L’objectif de mon écriture n’est pas d’être critique. Je n’analyse pas les faits, j’exprime une sensibilité. Je ne cherche pas à convaincre, ne croyant pas en une vérité unique. Je dis non à ce qui ressemble à une imposture intellectuelle. Se réclamer de la laïcité, de la solidarité, de l’universalité et œuvrer en même temps au nivellement des mentalités est une imposture intellectuelle. Je ne milite pour aucune cause. Ma conscience, ou plutôt ma fleur-de-peau, est mon seul maître. Un maître tyrannique auquel je me soumets avec délectation. C'est tellement bon de se vider de son venin ... J’ai tout de même une référence inébranlable : « La connaissance de la connaissance nous oblige à la vigilance à l’égard de la tentation de la certitude. »1 Et je m’accorde deux droits fondamentaux irréversibles : celui de m’exprimer librement sur tout ce qui m’interpelle et celui à l’erreur.

Par souci de cohérence, je situe les valeurs dont je me réclame ici dans la société que je connais : trois communautés ont forgé mon tempérament. Deux pauvres, culturellement proches mais sociologiquement antinomiques : un village berbère semi-nomade jusque dans les années quarante, dans les Aurès, et un quartier arabe aux confins d’une ville au raz du désert. La troisième source est française de formation et par alliance de première main : seconde épouse de mon père, fille de néo nazies naturels, convertie elle-même au communisme choque des cultures oblige. Cette troisième branche est caractérisée par une fausse bourgeoisie intellectuelle dont le militantisme affiché était en contradiction criante avec les rapports au premier degré. Leurs proches immédiats : leurs parents et enfants. Ce creuset socioculturel, économique et politique constitue un réservoir de plus de cinquante ans pour une comparaison relativement objective entre hier et aujourd’hui, entre ceux-ci et ceux-là. Pour compléter ma présentation, je précise qu’à un moment de ma vie, j’ai adopté toutes les valeurs distinctives d'une personne instruite, intelligente, responsable, désespérément pseudo-bourgeoise.

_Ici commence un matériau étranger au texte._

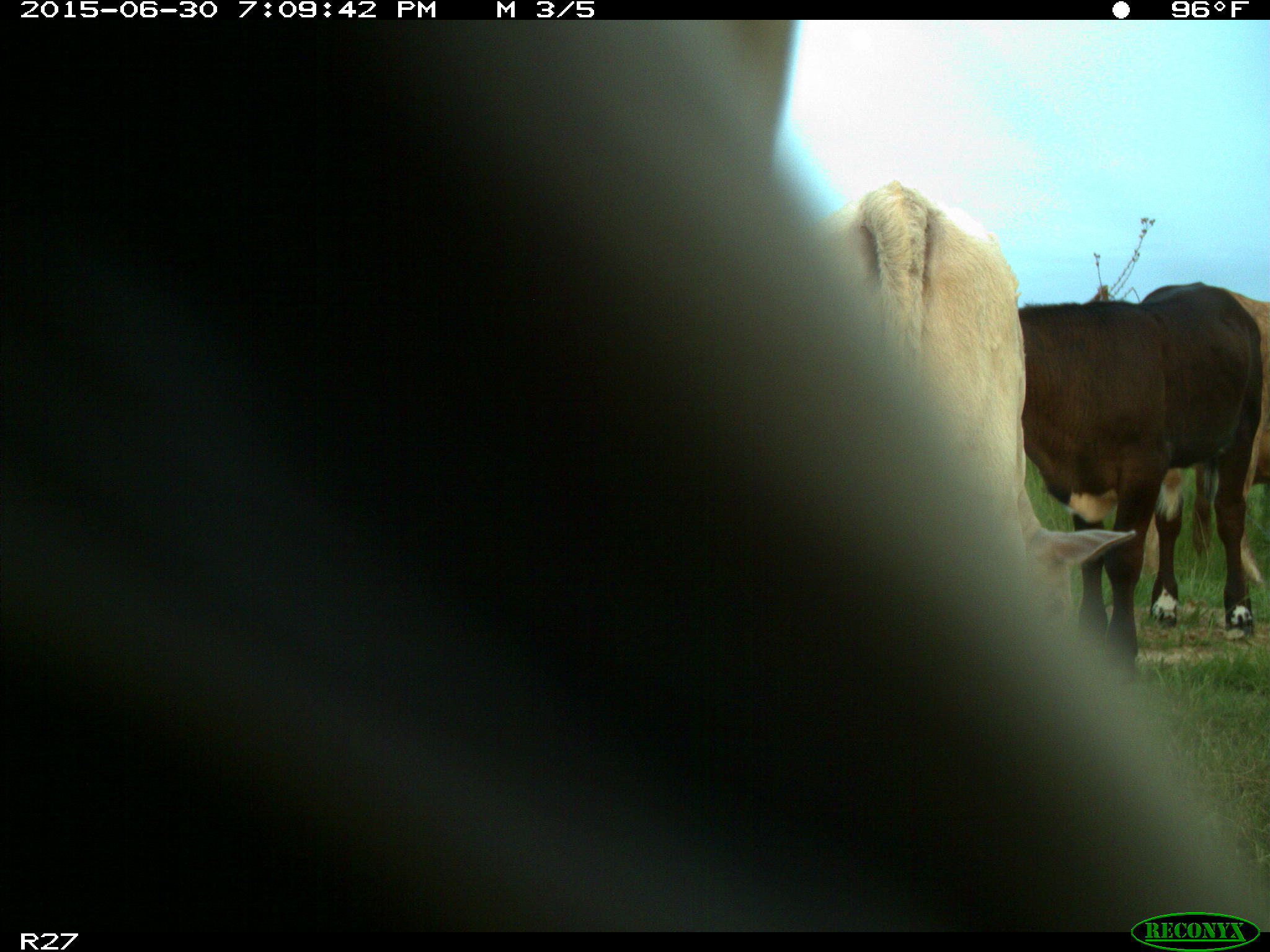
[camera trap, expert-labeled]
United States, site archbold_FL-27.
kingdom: Animalia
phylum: Chordata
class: Mammalia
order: Artiodactyla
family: Bovidae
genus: Bos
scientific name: Bos taurus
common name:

N'ayant plus foi en la préséance de l’intelligence par acquisition-accumulation-reproduction-transfert de savoir ou par statut socio-économique à valeur ajoutée, je considère ces phénomènes responsables de l'atrophie de notre potentiel. En toute logique, je ne devrais pas tomber dans les écueils sournois des préjugés nationaux ou culturels mais … Je ne peux être juge et partie à la fois. Jugez-en par vous-même.

J'écris en définitive pour rester saine d'esprit. Et je me demande comment peuvent se sentir ceux qui ne savent pas ou n'aiment pas écrire, quand ils ont quelque chose à dire qu'ils ne disent pas ...

 

1 L’arbre de la connaissance , Humberto R Mature et Francisco J Varela, Addison-Wesley, 94.